- **What to do**
In the text on neurotechnology and neurorights, which four rights did Marcello Ienca speak about?

- **Extract**
[Start of section]
Having in mind the profound implications of new neural technologies on the human identity, behavior, privacy and sense of autonomy, a group of experts gathered on 16 November 2023 at the European Parliament to give an informed account on neurotechnology and neurorights and to have a public discussion.

All new technologies open the gate for great opportunities, but also menacing risks or threats. A robust legal framework, capable of guaranteeing maximum protection for fundamental legal rights, is a prerogative. In the case of neurotechnology, some rights are especially threatened: the right to mental intimacy, the agency of our nervous system, the independence of our decision-making power.

Marcello Ienca, Professor of Ethics of Artificial Intelligence and Neuroscience, Deputy Director of the Institute for History and Ethics of Medicine, Technical University of Munich, offered a more detailed presentation of these rights. They are more precisely called neurorights, a subcategory of human rights introduced in 2017 and defined as “fundamental ethical, legal, social or natural principles of freedom or entitlement related to a person’s cerebral and mental domain.” He spoke about four rights: cognitive liberty, mental privacy, mental integrity, and psychological continuity. The cognitive liberty means we have the right to refuse external interferences or coercion (manipulation, which is characterized by non-transparency, asymmetry of outcome, intentionality, arational influence). Mental privacy refers to the freedom to conceal his or her mental information and to prevent non-consenting intrusion into his or her neurocognitive domain. Now, with the ubiquity of mental data and the AI decoding, the mental privacy finds itself under a very real threat. The mental integrity is the prohibition of non-consensual and harmful manipulation of a person’s neural activity, while the psychological continuity is the right to preserve one’s one personal identity and the continuity of one’s mental life from non-consensual external alteration. Mr Ienca explained that we need to defend our neurorights, because the human freedom rests on the freedom of our thoughts

Trinidad Saona, First Secretary, Mission of Chile to the European Union, explained her country’s efforts to regulate the use of neurotechnology and its pioneering status in this domain, alongside several other countries of the world.
[End of section]
- **Raw data**
[Start of section]
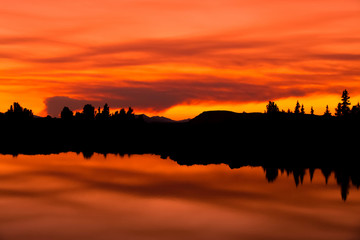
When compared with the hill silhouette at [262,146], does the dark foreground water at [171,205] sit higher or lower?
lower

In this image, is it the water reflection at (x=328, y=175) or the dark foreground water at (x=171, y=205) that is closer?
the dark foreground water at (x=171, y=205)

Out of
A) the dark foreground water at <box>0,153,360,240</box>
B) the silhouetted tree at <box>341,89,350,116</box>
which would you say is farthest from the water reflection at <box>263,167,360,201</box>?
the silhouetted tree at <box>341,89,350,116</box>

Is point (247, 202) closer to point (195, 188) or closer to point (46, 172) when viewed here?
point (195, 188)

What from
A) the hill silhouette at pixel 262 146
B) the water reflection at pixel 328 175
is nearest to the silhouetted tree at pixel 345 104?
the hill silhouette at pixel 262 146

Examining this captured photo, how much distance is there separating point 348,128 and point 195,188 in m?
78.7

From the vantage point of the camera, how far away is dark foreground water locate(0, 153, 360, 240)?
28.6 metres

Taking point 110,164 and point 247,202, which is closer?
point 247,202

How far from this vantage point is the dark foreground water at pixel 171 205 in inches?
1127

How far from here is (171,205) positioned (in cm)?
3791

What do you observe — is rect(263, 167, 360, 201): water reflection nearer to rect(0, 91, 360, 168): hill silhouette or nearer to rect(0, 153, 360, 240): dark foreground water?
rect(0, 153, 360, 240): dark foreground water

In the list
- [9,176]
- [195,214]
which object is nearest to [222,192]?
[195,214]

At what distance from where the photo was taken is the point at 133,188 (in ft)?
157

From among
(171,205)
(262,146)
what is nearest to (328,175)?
[End of section]
- **Answer box**
Cognitive liberty, mental privacy, mental integrity, and psychological continuity.